Opinion
L.A. No. 2677.
December 1, 1910.
MOTION to strike out certain matters from a transcript on appeal and to dismiss appeals from an order of the Superior Court of Los Angeles County refusing a new trial, from an order refusing a motion to vacate the judgment, and from an order refusing to settle a bill of exceptions. W.P. James, Judge.
The facts are stated in the opinion of the court.
Randall Gaines, for Appellant.
George H. Moore, for Respondents.
Motion by respondents for an order striking out certain matters contained in the transcript on appeal and also to dismiss appeals taken by defendant Ritter from an order denying his motion for a new trial, from an order denying his motion to vacate the judgment in said action, and from an order refusing to settle a bill of exceptions to be used on appeal.

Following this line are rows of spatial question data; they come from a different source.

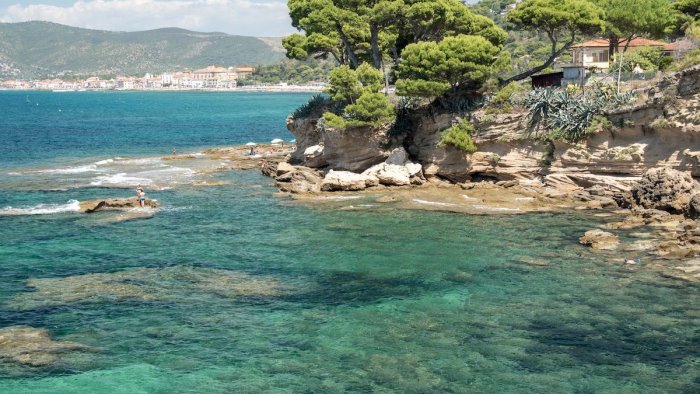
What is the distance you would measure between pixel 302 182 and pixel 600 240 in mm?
22207

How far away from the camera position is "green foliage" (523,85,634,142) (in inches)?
1742

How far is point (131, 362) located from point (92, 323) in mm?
3861

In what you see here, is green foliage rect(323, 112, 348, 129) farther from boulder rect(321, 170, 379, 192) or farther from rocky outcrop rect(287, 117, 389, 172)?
boulder rect(321, 170, 379, 192)

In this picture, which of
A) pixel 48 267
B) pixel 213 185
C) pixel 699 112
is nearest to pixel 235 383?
pixel 48 267

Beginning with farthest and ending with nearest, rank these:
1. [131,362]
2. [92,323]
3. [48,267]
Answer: [48,267], [92,323], [131,362]

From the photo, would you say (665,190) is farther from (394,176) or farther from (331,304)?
(331,304)

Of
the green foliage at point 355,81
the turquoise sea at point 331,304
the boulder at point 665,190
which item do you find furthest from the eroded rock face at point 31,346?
the green foliage at point 355,81

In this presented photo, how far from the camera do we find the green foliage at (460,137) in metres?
47.5

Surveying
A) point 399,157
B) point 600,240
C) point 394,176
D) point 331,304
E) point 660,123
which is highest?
point 660,123

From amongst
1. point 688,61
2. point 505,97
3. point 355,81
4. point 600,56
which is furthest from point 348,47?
point 688,61

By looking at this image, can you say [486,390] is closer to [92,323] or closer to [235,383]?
[235,383]

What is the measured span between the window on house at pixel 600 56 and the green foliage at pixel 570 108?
14.6 meters

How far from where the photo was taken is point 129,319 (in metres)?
26.4

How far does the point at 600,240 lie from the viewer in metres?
34.3
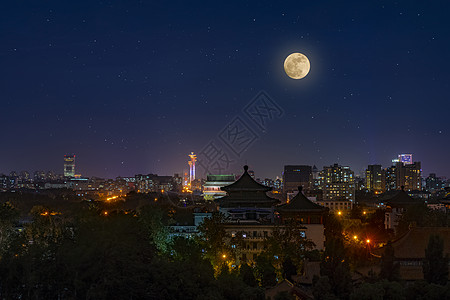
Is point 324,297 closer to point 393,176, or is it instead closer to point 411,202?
point 411,202

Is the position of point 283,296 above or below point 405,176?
below

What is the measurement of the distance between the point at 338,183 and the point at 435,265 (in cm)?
10407

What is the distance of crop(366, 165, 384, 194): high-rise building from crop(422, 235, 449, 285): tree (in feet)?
422

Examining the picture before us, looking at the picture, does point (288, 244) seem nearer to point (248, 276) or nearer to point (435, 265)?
point (248, 276)

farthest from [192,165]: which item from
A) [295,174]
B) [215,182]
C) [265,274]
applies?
[265,274]

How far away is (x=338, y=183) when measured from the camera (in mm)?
126125

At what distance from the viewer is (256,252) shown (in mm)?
32781

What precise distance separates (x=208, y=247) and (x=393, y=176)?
125243 mm

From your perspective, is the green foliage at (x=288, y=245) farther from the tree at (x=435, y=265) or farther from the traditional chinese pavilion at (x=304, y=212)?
the tree at (x=435, y=265)

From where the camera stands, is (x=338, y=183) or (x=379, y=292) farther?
(x=338, y=183)

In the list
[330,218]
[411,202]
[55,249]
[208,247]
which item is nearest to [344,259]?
[208,247]

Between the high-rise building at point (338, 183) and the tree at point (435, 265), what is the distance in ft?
317

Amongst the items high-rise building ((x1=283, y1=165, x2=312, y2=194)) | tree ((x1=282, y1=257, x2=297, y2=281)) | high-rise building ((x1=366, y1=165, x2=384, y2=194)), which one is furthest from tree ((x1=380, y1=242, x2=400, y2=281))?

The only grounds urged for the dismissal of the appeals from the order denying a new trial and the order denying the motion to vacate the judgment are that the appeals were not taken in time, and that the orders appealed from are not contained in any bill of exceptions or statement.
As to the latter ground: It is not necessary that the orders appealed from should be contained in any bill of exceptions or statement. Copies of the orders appealed from certified by the clerk, together with a copy of the notice of appeal, are all that are requisite to sustain the appeal from such orders. (Code Civ. Proc., secs. 951, 952.) It may be that without a bill of exceptions or statement showing facts upon which error in making the orders is apparent, the appellant is not likely to succeed upon his appeal, but this goes to the question of the merits of the appeal and does not warrant a dismissal.
The order denying the motion to vacate the judgment was made February 21, 1910, and the appeal therefrom was taken April 6, 1910. This was within the sixty days allowed by subdivision 3 of section 939 of the Code of Civil Procedure.
The order denying a new trial was made January 10, 1910, and the appeal therefrom was not taken until April 6, 1910, which was more than sixty days from the making of the order. The record does not show, however, that notice of entry of said order was ever served on appellant's attorneys of record (see Foss v. Johnstone, ante, p. 119, [ 110 P. 294, 296]), and it was expressly admitted at the argument of this motion that no such notice had ever been given. In view of the provisions relating to an alternative method of taking appeals, appellant had sixty days from the giving of such a notice within which to take an appeal, provided that the appeal must in any event be taken within six months. (Code Civ. Proc., secs. 941a and 941b.) The appeal therefore was in time.
The settlement of a proposed bill of exceptions was refused by the judge of the trial court on the ground that the same had not been presented within the time allowed by law. It is claimed that appeal is not the remedy for such a refusal and, in view of the now well-established rule in this state, this claim must be held good. We are not dealing with the case of a denial of a party's motion for relief under section 473 of the Code of Civil Procedure, where he has failed to comply with the law in the matter of presenting his proposed bill of exceptions. It appears to be well settled that an order denying such an application is appealable. There was no such application for relief in this case, but only a mere refusal of the trial judge to settle the proposed bill. If appellant had not complied with the requirements of the law in the matter of the presentation of his proposed bill of exceptions he was not entitled to have the same settled unless relieved by the court from his default under the provisions of section 473 of the Code of Civil Procedure. If he had complied with the law and the trial judge erroneously concluded that he had not so complied and therefore refused to settle the bill, such wrongful refusal is not the subject of an appeal, and the proper and exclusive remedy for such wrongful refusal is mandamus to compel the settlement. (Murphy v. Stelling, 138 Cal. 641, [ 72 P. 176]; Whipple v. Hopkins, 119 Cal. 349, [51 P. 535]; Machado v. Kinney, 135 Cal. 354, [ 67 P. 331]; Hudson v. Hudson, 129 Cal. 141, [ 61 P. 773]; Miller v. American etc. Co., 2 Cal.App. 271, 274, [ 83 P. 289]; see, also, Landers v. Landers, 82 Cal. 480, [23 P. 126]; Pendergrass v. Cross, 73 Cal. 475, [15 P. 63]; Gay v. Torrance, 145 Cal. 144, [ 78 P. 540].)
Respondents also move for an order striking out and expunging from the transcript on appeal certain matters contained therein, which it is claimed cannot be considered on the appeal because not contained in any bill of exceptions or statement, or authenticated in any manner allowed by statute or the rules of this court. This court cannot well entertain and consider motions of this character in advance of a hearing of the appeal on its merits. If upon a consideration of the appeal it be found that the matters referred to have no proper place in the record, they will be disregarded.
The appeal from the refusal of the trial judge to settle appellant's proposed bill of exceptions is dismissed. In all other respects respondents' motion is denied.
Shaw, J., Sloss, J., Lorigan, J., Melvin, J., and Henshaw, J., concurred.